Logically, it is expected that Miami voters will approve the project next August, because otherwise the designers wouldn’t have calibrated every element of the building to the point that it looks like a detailed dream.
Have you seen capital founded on fantasies? I haven’t, so I can speculate that the project will be approved in August and in three years, by mid-2017, we’ll have a new tower among us.
Remember Babel? “Let us build us a city and a tower, whose top may reach unto heaven […] And the Lord said, […] let us go down, and there confound their language, that they may not understand one another’s speech.” That one.
Anthony’s chance
The Heat lost the crown, we know that. And if anything became clear after that fact — observed as a discreet funeral in Miami, maybe because everybody is enjoying the soccer World Cup — is that LeBron is not enough.
The man can score 35 points in a game and then, in pain and suffering from cramps, see his team defeated. Or he can score 31 points, as he did the last night of the championship against the Spurs and still be sent to the showers. In other words, the issue is not LeBron. The issue is that LeBron is not enough.
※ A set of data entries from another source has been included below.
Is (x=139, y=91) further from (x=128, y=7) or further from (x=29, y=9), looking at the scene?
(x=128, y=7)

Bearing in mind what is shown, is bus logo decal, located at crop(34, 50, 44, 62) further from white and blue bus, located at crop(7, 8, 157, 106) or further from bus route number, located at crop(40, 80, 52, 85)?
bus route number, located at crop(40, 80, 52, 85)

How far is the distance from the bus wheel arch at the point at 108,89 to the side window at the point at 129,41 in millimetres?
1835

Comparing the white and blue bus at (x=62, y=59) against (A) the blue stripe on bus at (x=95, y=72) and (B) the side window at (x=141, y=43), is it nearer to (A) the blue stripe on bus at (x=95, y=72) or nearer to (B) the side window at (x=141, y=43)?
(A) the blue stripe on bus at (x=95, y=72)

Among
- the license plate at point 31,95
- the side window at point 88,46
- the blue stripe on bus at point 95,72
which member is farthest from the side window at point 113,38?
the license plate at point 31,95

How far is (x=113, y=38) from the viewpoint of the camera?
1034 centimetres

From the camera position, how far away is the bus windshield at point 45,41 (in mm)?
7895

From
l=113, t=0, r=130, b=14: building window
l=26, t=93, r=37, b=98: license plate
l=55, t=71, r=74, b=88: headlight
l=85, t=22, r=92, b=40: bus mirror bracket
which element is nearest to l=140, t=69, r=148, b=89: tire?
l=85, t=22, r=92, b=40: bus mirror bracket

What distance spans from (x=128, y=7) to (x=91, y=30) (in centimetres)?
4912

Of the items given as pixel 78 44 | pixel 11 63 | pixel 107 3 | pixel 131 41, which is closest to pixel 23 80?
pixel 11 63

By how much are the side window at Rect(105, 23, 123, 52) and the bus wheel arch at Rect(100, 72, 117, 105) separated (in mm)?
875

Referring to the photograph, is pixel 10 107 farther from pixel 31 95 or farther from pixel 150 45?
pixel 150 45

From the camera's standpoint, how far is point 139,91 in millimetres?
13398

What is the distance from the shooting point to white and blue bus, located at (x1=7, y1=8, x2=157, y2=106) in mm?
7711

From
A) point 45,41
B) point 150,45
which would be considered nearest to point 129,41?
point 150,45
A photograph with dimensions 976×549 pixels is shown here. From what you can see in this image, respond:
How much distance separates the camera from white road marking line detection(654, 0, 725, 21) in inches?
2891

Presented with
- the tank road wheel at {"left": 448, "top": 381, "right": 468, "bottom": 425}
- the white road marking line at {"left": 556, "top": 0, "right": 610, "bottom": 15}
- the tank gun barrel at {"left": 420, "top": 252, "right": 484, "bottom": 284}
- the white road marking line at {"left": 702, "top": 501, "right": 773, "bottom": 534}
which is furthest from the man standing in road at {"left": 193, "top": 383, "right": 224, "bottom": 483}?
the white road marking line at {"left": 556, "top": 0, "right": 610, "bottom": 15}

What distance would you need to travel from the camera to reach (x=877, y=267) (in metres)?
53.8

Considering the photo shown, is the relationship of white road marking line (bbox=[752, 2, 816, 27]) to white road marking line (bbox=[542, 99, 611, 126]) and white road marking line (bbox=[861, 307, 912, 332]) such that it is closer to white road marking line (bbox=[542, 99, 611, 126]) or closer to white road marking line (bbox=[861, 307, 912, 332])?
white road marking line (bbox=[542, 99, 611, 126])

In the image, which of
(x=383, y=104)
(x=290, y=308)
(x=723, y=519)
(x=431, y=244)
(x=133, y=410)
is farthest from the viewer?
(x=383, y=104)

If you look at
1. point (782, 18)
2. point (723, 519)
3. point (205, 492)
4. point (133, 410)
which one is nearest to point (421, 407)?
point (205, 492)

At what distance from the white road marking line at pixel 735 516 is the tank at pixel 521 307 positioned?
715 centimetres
Maybe that’s why, having faced a hypereffective San Antonio in these finals and facing the fact that the other Heat players don’t score, the possibility of bringing the great Carmelo Anthony to Miami, explored for a while now, is gaining, after the defeat to the Spurs, greater urgency, a kind of decisive priority. We’ll see.
The fact is that the New York Knicks star, who will become a free agent this summer, this season averaged 27.4 points, 8.1 rebounds, and 3.1 assists per game.
About the decision to raise a child in Miami
After examining 150 cities, personal finance website Wallethub maintains that Miami is the second worst U.S. city in which to raise children. According to the rankings — “Family Activities and Fun,” “Health and Safety,” “Education and Child Care,” “Affordability” and “Socio-economic Environment” — Miami has been negatively outstanding in two essential indicators: lowest median family salary (the lowest in the country, after Newark, N.J.) and least affordable housing (very high.)
There is a definition of “to desert” — a verb that has caused family splits and literary tales — that may be understood as the abandonment of an army by a soldier. This definition has prevailed in the past in the imagination of someone who leaves Cuba, then breaks his compass and decides to live in another country, or maybe more than one other country.
But this definition of abandonment, where the army would be Cuba, has prevailed especially in the mind of the Cuban who stays and then sees that those who leave, leave, flee when push comes to shove and leave him alone and by himself in an army that always, or almost always, pushes and shoves.
Less lamentable than curious is the fact that that definition prevails also in Telemundo (Channel 51), which announced as a “defection” the decision of seven Cuban dancers, former members of the Cuban National Ballet, to perform this Sunday in Miami-Dade Auditorium.